Second, even with the doctrines that Promise Keepers declares non-negotiable, there seems to be problems. How is it possible that liberals, fundamentalists, evangelicals, Pentecostals, Charismatics, Mormons, and Roman Catholics, all seem comfortable with Promise Keepers and its supposed doctrinal base?

Mormons do not believe in the deity of Christ; Catholics do not believe in justification by faith alone; Pentecostal/charismatics play loose with the Scriptures; and liberals don’t accept any of Promise Keepers’ essentials. Yet, they all are attending Promise Keepers’ conferences and some have even moved into leadership positions.

It is one thing to write a doctrinal statement, it is quite another to adhere to it. Many liberal denominations (e.g. many liberal Presbyterians) have rather good doctrinal creeds, but have abandoned them in practice. This appears to be the road down which Promise Keepers is headed.
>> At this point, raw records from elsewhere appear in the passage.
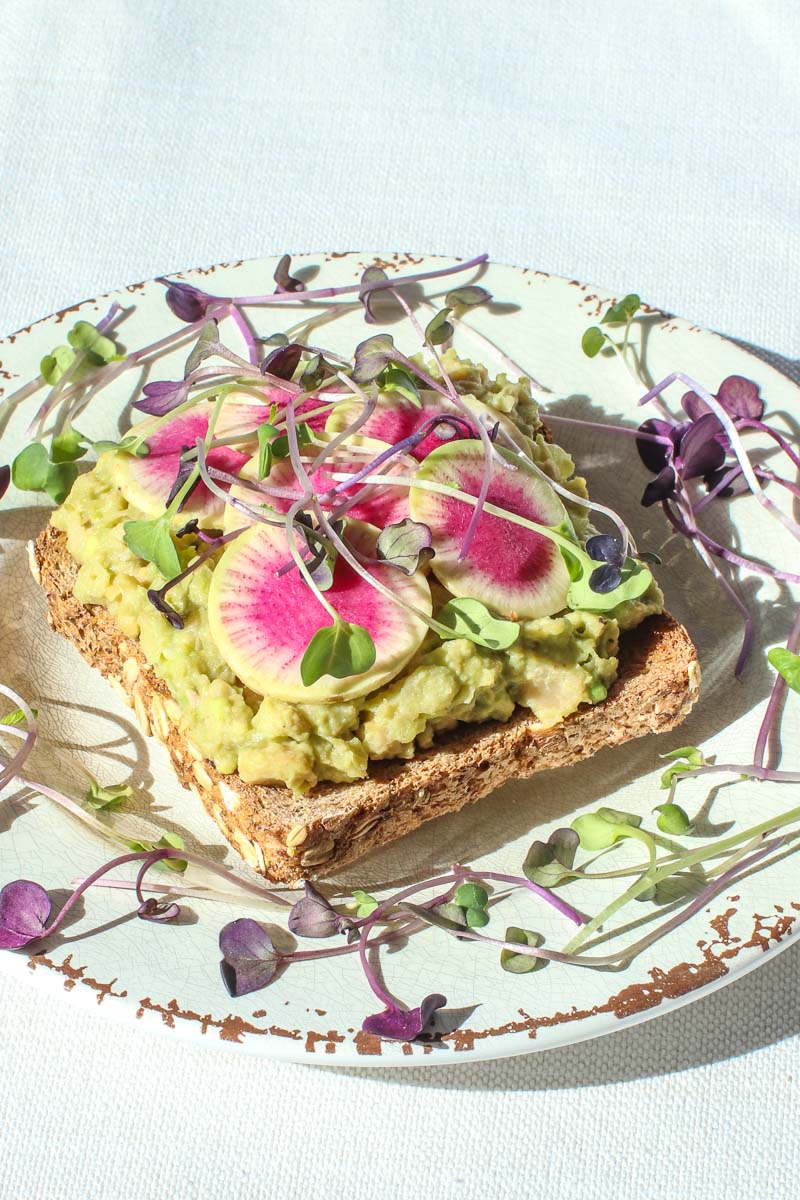 vegan egg salad on toast with beauty heart radishes and micro greens on a plate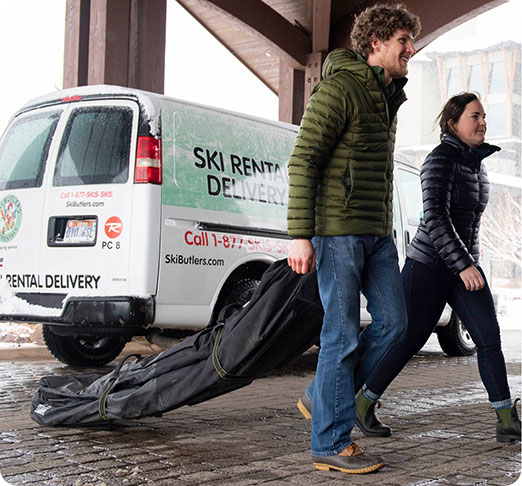 Man and woman walking with ski bags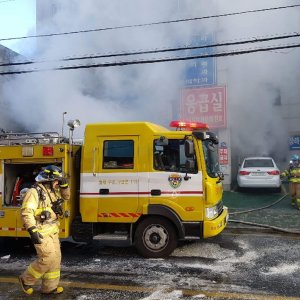 Firefighters work as smoke billows from a hospital in Miryang, South Korea on Jan. 26.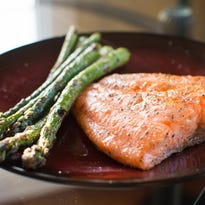 Place seasoned salmon fillets on the foil skin side down and sear 4-5 minutes.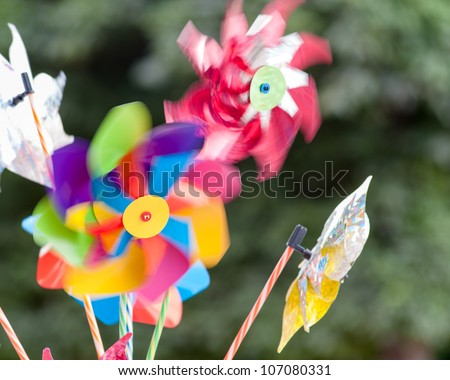 Colorful Pinwheels with motion blur - stock photo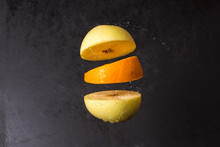 Levitating Fresh Sliced Apple And Orange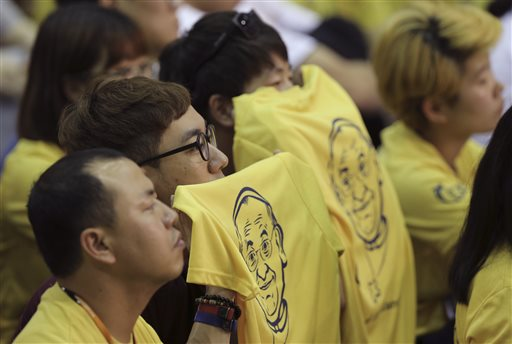 Young participants holding t-shirts bearing the image of Pope Francis listen to Francis giving a speech during a meeting with Asian youth in South Korea.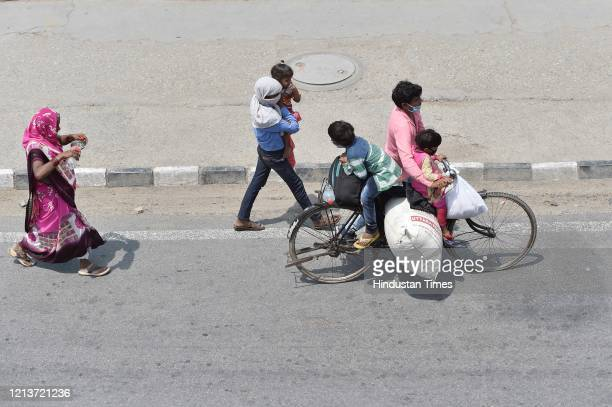 A migrant family seen at Sarai Kale Khan while journeying back to their home in Uttar Pradesh's Hardoi during lockdown on May 18 2020 in New Delhi...
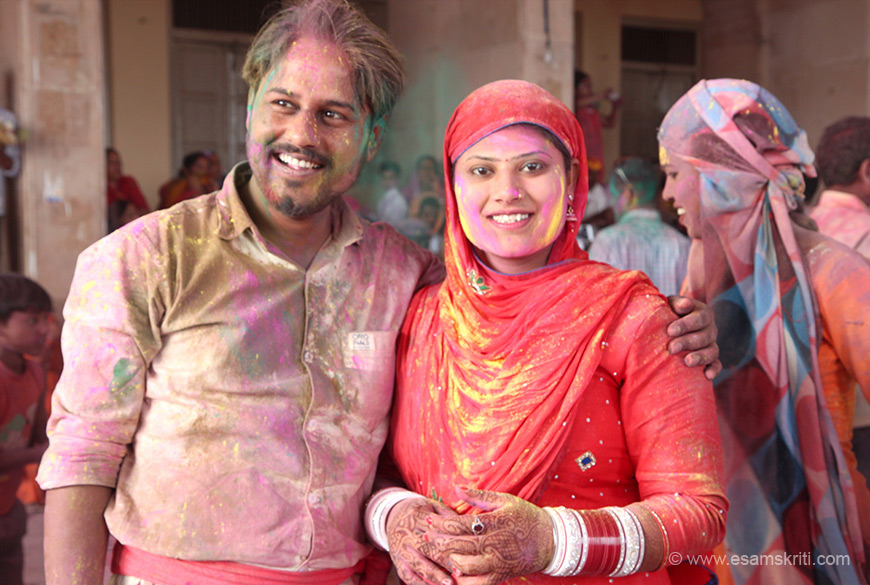 Newly married couple, indicated by the red chudhas worn by lady.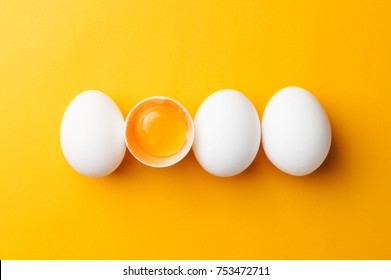 White eggs and egg yolk on the yellow background.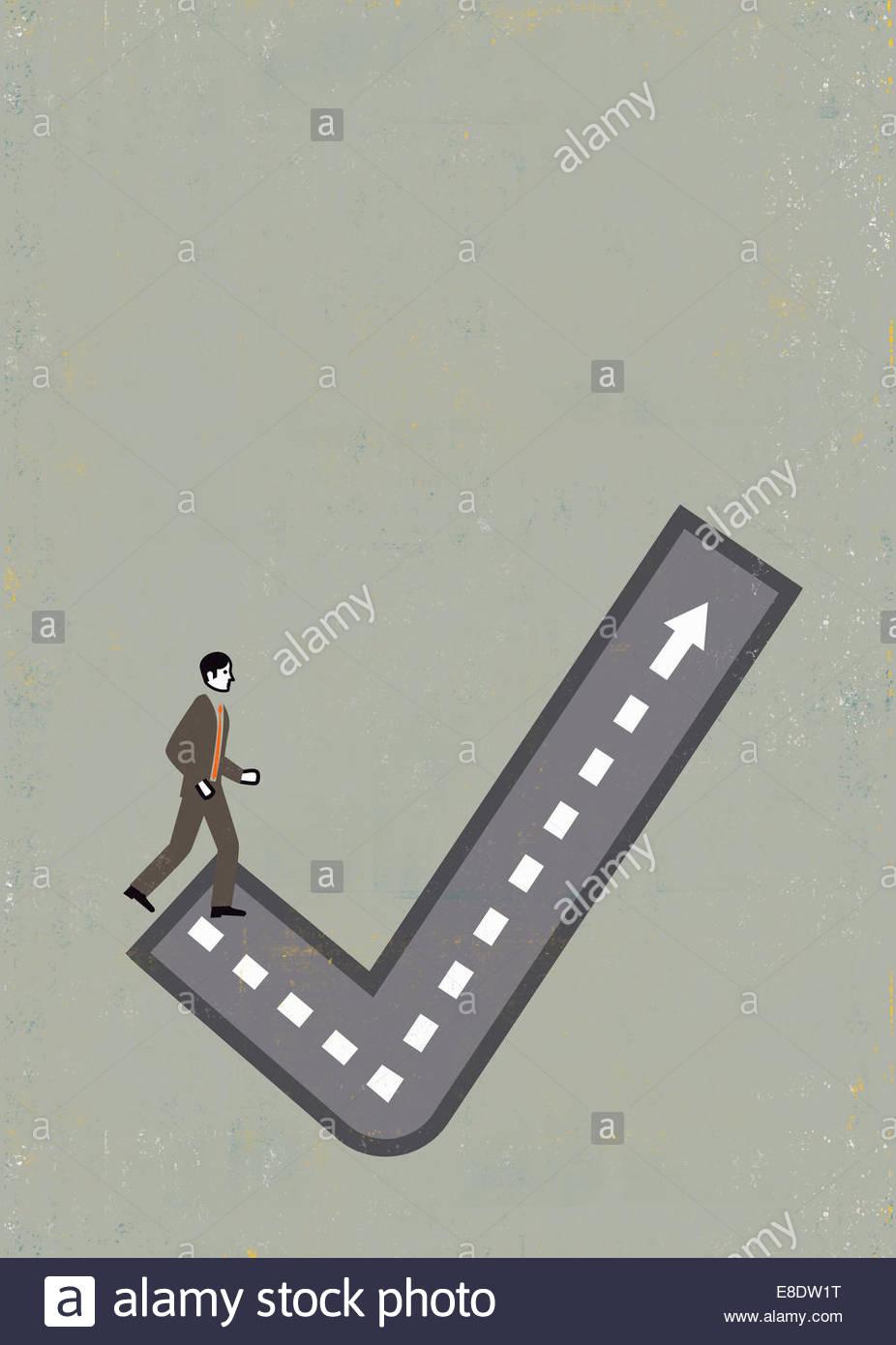 Businessman walking up check mark path - Stock Image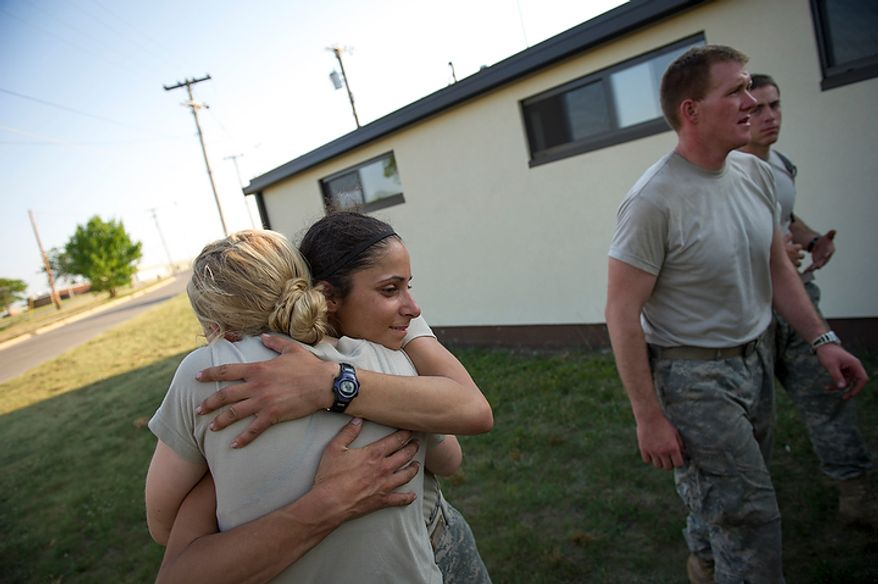 Sapper candidates and Army Captains Aston Armstrong (left) and Stephanie Godman (right) hug, cry and laugh after learning they both made the cut at the conclusion of the grueling of Sapper School training course at U.S. Army Maneuver Support Center (MANSCEN) and Fort Leonard Wood in Fort Leonard Wood, Mo., Wednesday, June 27, 2012. (Rod Lamkey Jr./The Washington Times)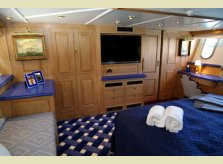 Hand waxed and polished interior for a private yacht by Hallidays, with sliding doors to bathroom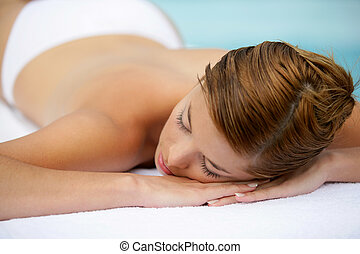 Woman laying on table waiting for massage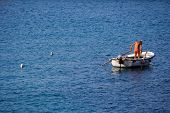 fisherman in a boat and two sea-gulls in the water poster
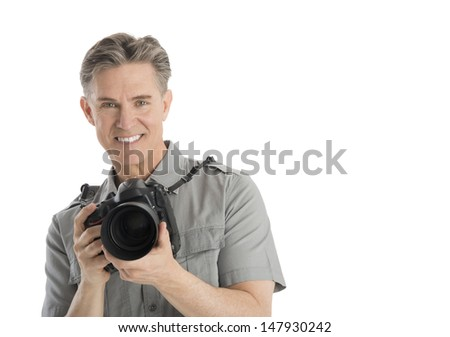 Portrait of happy mature male photographer with camera and umbrella lights isolated over white background - stock photo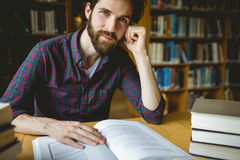 Hipster student studying in library Stock Photography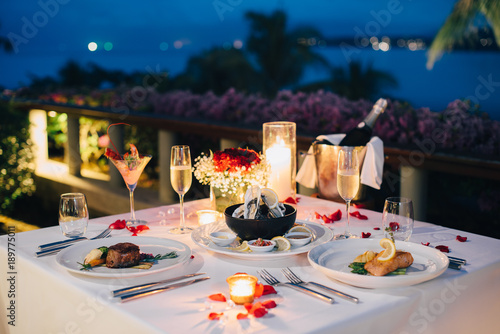 Romantic candlelight dinner table setup for Valentine\'s day with ...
In addition, we would suggest that Promise Keepers takes a weak stand, even with the doctrines mentioned as “essential.” For example, they espouse the inspiration of Scripture, but do they believe in the inerrancy, the infallibility, the authority, or the sufficiency of Scripture? Most cults will claim to believe in the inspiration of Scripture, but will add their own writings or twists to it. Promise Keepers leaves their statements open to fit the interpretation of almost anyone.

The third concern, which is at least as important as our first two, is that the whole thrust of Promise Keepers is anti-doctrine (at least this is their rhetoric). Theology is of very little significance to Promise Keepers, instead it is a “relationship with Jesus” that matters. Life, not doctrine is paramount, but there is no spiritual life without truth, and there is no relationship with Christ unless it is grounded in the Word. Christ and His truth cannot be separated!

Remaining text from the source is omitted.